Dan Wheldon wasn't getting ready to race in the Indianapolis 500. He wasn't even hopping into his own car, instead sliding into Spencer Pigot's Cooper Tires presents the USF2000 National Championship powered by Mazda car and speeding down the road course at the Indianapolis Motor Speedway.
He told the Andretti Autosport crew he was only going to run two laps to warm up the car. After 10 laps, it was clear the reigning Indianapolis 500 champion was having a good time.
Wheldon came out to the track to give media a taste of the cars of the Mazda Road to Indy, the developmental talent program of the IZOD IndyCar Series. The three-rung program consists of the Cooper Tires presents the USF2000 National Championship powered by Mazda, the Star Mazda Championship presented by Goodyear and Firestone Indy Lights.
The program grew in exposure this past weekend, when all four series raced at the inaugural Baltimore Grand Prix. As in the IZOD IndyCar Series, each step of the ladder has a championship that is awarded to the driver who accumulates the most points throughout the season. Whoever wins the championship gets a scholarship, sponsored by Mazda, to move up to the next series.
"For a couple of years there, there were so many different ladder systems," Wheldon said. "What I think is great now is that they are embracing the ladder series system. It's very definitive and you can bounce your way through the different levels."
Wheldon climbed up his own form of a ladder system back in his development days, competing in the F2000 Series and Indy Lights before moving up to the big cars in 2002.
Pigot's 2-liter car was most similar to what Wheldon drove in F2000, and he took it around the track at 1:31.49.
Team Pelfrey's No. 11 car, which will be driven by current Star Mazda Championship contender Connor De Phillippi in his upcoming race, took to the track next. He bested the less powerful USF2000 car with a time of 1:29:19.
As the drivers move up the ladder, the cars increase in weight, power and size, giving the drivers an increasingly realistic experience the closer they get to the IZOD IndyCar Series. Wheldon noted that each rung adds something vital to the driver's development.
"It would be no good to go from the USF2000 car straight to the Indy Lights car," Wheldon said. "The Star Mazda car gives you the grounding of being able to adjust the traction control and settings, so it's a great middle ground between the other two."
Wheldon next hopped in the Firestone Indy Lights car of Belardi Auto Racing's Anders Krohn. After posting a 1:25:38 lap time, Wheldon looked up and commented, "I liked that. I liked that a lot."
"In the Indy Lights car, you start to feel the weight like the IndyCar," he said. "That's the most relevant feel that you get. It's that big, kind of heavy car. Those other two, they're training grounds and they're steppingstones, but you can see why the Indy Lights car is that last rung before the big times."
Wheldon said a full-fledged developmental system bodes well for the future of open-wheel racing in North America.

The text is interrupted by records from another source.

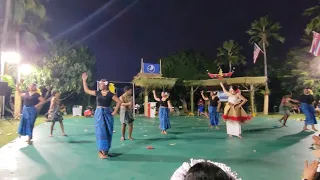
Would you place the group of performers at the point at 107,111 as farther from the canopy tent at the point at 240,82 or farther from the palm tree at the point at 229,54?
the palm tree at the point at 229,54

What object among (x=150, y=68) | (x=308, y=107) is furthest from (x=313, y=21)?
(x=308, y=107)

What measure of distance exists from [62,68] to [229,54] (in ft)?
66.9

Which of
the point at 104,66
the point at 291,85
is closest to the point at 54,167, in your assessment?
the point at 291,85

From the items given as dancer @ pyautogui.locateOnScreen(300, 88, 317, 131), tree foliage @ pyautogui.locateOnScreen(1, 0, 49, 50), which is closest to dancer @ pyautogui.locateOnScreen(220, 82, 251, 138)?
dancer @ pyautogui.locateOnScreen(300, 88, 317, 131)

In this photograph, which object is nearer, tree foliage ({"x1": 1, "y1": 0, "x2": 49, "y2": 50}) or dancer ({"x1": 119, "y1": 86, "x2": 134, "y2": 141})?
dancer ({"x1": 119, "y1": 86, "x2": 134, "y2": 141})

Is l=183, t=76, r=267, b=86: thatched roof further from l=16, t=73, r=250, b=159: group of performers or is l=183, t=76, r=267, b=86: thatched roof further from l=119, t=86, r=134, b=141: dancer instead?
l=119, t=86, r=134, b=141: dancer

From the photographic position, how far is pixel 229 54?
37.1 meters

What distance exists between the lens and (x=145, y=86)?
23500mm

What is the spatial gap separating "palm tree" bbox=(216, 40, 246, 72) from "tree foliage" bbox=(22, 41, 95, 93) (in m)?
17.3

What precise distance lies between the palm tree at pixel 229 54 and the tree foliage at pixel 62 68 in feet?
56.9

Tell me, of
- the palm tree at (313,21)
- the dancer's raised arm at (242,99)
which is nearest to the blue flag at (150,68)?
the palm tree at (313,21)

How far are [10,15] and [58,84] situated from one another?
15.4 meters

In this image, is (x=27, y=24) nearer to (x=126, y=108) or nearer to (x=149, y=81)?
(x=149, y=81)

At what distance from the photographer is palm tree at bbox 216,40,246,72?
121 ft
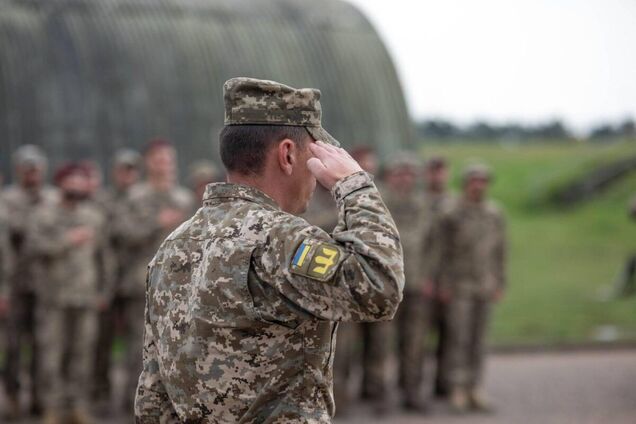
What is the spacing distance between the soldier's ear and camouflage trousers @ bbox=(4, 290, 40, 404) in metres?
6.44

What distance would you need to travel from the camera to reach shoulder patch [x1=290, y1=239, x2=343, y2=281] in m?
3.08

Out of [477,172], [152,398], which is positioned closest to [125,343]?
[477,172]

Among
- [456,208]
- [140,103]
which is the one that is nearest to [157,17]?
[140,103]

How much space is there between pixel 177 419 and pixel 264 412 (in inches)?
13.4

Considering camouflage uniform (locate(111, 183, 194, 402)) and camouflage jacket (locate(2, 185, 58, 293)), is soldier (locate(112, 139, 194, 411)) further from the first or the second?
camouflage jacket (locate(2, 185, 58, 293))

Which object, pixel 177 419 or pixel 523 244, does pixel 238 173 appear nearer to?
pixel 177 419

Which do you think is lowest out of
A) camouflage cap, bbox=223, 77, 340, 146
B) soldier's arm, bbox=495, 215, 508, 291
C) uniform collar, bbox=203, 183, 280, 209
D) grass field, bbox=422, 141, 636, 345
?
grass field, bbox=422, 141, 636, 345

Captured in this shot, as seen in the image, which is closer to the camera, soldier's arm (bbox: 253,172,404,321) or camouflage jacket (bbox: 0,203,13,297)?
soldier's arm (bbox: 253,172,404,321)

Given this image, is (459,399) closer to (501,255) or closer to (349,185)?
(501,255)

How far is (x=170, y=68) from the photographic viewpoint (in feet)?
46.9

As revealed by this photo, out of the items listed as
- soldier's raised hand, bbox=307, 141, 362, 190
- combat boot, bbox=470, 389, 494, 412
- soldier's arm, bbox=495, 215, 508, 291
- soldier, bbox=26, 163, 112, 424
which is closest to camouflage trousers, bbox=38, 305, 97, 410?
soldier, bbox=26, 163, 112, 424

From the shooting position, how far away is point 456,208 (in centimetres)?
1031

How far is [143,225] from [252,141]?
5.83 m

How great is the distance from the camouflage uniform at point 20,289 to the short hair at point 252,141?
5908 mm
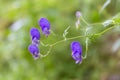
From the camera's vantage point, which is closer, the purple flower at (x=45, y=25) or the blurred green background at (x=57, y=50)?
the purple flower at (x=45, y=25)

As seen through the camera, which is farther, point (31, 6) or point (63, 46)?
point (31, 6)

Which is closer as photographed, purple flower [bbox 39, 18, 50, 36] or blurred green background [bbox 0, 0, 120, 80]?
purple flower [bbox 39, 18, 50, 36]

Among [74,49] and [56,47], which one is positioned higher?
[56,47]

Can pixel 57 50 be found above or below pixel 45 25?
above

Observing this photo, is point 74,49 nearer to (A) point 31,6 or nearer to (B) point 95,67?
(B) point 95,67

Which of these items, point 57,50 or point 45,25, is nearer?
point 45,25

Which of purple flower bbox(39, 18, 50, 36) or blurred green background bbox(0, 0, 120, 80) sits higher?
blurred green background bbox(0, 0, 120, 80)

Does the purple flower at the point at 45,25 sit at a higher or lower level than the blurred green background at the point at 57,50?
lower

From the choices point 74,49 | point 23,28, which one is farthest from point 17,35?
point 74,49
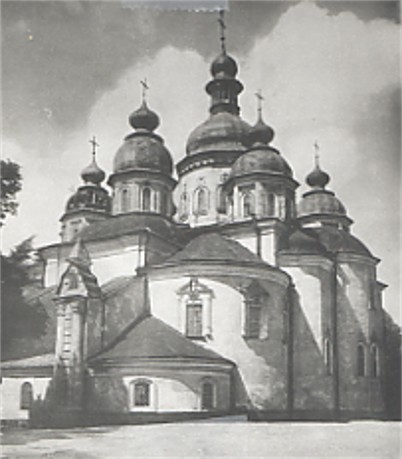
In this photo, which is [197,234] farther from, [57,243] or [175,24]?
[175,24]

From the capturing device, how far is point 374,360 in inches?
301

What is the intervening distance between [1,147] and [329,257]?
12.5 ft

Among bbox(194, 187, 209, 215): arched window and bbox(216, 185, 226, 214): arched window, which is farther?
bbox(216, 185, 226, 214): arched window

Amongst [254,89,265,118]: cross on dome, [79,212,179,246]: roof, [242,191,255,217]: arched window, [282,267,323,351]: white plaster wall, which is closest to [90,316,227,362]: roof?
[79,212,179,246]: roof

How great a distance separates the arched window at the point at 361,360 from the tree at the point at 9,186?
377cm

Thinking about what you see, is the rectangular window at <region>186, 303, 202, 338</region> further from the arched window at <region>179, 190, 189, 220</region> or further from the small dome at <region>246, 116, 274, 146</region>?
the small dome at <region>246, 116, 274, 146</region>

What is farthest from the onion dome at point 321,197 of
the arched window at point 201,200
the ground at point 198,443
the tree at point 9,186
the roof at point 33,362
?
the roof at point 33,362

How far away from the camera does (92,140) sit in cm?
747

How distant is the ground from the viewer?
6.49 m

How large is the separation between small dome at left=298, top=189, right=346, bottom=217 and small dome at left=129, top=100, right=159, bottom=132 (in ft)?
5.63

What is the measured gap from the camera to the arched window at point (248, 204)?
925cm

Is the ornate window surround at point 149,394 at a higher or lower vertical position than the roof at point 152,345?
lower

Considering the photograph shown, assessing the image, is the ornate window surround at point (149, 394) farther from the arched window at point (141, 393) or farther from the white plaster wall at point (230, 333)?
the white plaster wall at point (230, 333)

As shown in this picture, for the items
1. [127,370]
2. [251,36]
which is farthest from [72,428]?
[251,36]
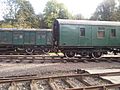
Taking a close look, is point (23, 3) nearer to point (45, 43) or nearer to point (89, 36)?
point (45, 43)

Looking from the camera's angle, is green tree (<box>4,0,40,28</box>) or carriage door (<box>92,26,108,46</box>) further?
green tree (<box>4,0,40,28</box>)

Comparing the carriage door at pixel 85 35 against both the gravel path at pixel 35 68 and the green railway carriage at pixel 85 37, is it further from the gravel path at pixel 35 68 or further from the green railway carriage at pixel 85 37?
the gravel path at pixel 35 68

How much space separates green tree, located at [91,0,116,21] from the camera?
203ft

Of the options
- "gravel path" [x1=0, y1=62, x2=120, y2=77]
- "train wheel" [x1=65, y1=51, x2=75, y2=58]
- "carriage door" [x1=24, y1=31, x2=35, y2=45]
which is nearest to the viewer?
"gravel path" [x1=0, y1=62, x2=120, y2=77]

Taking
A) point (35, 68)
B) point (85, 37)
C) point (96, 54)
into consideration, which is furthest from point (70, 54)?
point (35, 68)

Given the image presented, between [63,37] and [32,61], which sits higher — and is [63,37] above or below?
above

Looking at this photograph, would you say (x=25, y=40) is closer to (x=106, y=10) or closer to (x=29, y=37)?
(x=29, y=37)

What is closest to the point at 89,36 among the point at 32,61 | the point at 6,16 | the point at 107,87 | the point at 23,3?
the point at 32,61

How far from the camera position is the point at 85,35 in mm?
20250

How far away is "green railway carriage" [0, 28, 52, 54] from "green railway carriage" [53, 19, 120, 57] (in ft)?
26.7

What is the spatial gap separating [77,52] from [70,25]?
199 centimetres

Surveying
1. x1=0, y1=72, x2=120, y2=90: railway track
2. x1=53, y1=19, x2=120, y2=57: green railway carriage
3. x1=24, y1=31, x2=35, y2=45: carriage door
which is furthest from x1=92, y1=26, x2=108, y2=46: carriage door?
x1=24, y1=31, x2=35, y2=45: carriage door

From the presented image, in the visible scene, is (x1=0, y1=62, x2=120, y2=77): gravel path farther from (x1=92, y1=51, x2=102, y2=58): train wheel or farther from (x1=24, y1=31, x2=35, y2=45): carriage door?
(x1=24, y1=31, x2=35, y2=45): carriage door

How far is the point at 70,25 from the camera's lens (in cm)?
1988
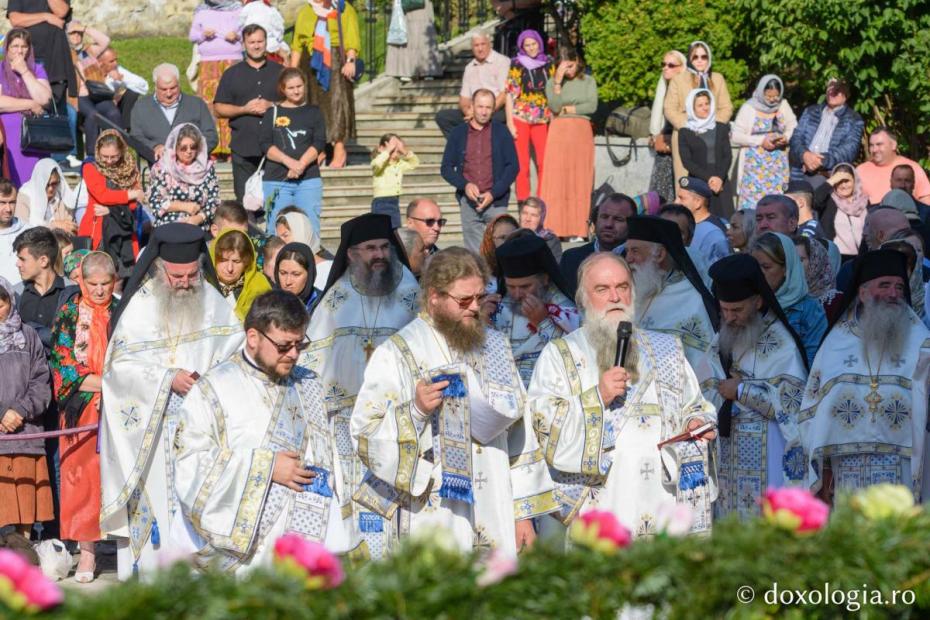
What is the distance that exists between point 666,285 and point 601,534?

"From a team owner's standpoint, it's very clear who is very good and who isn't, because there's not tons of different ladder systems nearest to the top," Wheldon said. "For a driver, it's good, too. My personal opinion is when I have great teammates, that brings the best out in me. When you have a ladder system, the best of the best are in the same series, and you know if you compete well and you win you're going to move up.
"I think for all intents and purposes, it's what needs to be done. I hope that they will stick with this ladder series system for a long time because it works."